▶ _What the task requires_:
Return each row below that contains the word "nearest", copied in full. Case counts.

▶ _Given data_:
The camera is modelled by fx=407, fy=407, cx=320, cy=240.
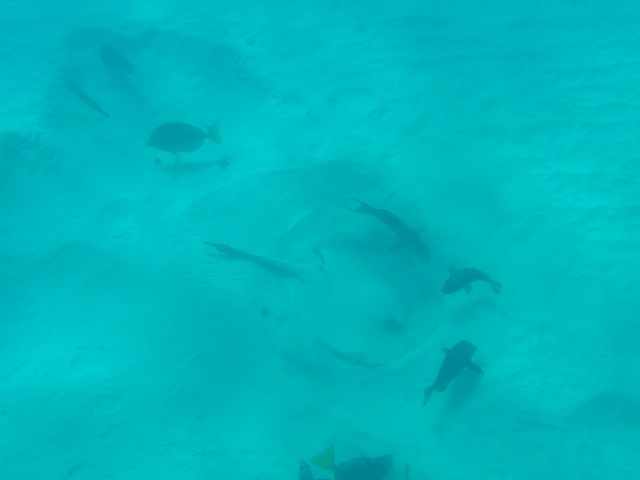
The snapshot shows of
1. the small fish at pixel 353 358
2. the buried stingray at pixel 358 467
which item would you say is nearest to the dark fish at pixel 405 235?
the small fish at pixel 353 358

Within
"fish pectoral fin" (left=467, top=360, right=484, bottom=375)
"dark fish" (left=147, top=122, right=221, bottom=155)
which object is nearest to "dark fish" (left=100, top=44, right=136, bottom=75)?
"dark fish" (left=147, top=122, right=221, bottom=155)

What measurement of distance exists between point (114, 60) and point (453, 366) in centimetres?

...

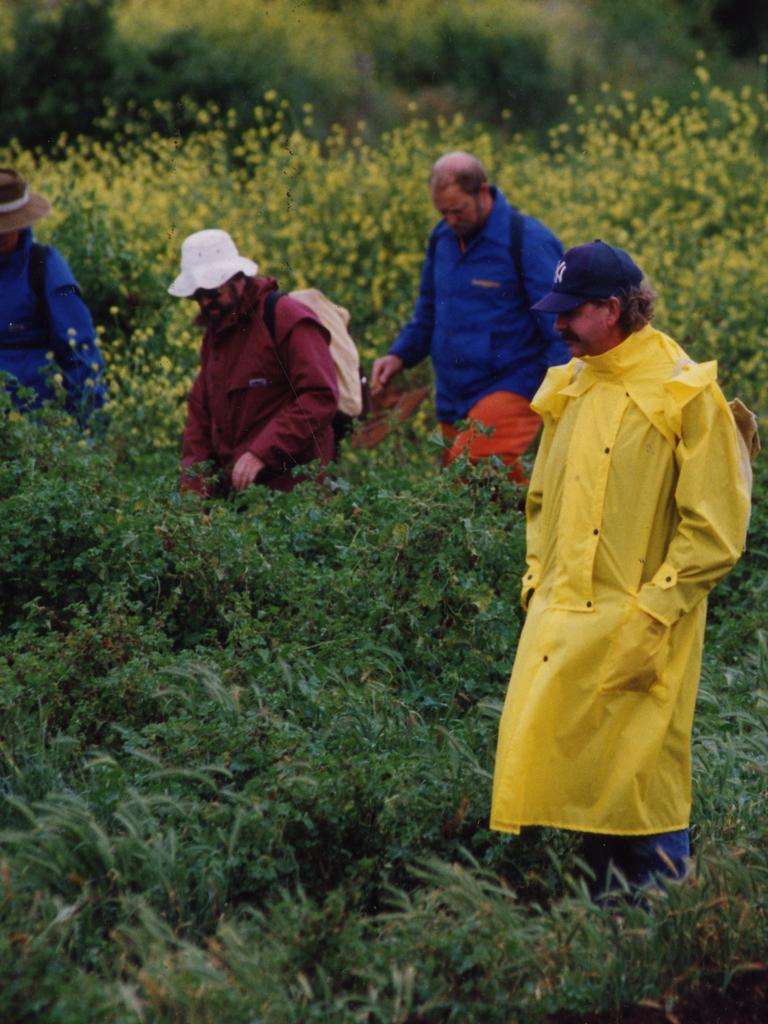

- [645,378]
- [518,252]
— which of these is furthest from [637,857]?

▶ _Response_:
which item would you say is nearest to the dark fish at pixel 405 235?
which object is nearest to "dark fish" (left=100, top=44, right=136, bottom=75)?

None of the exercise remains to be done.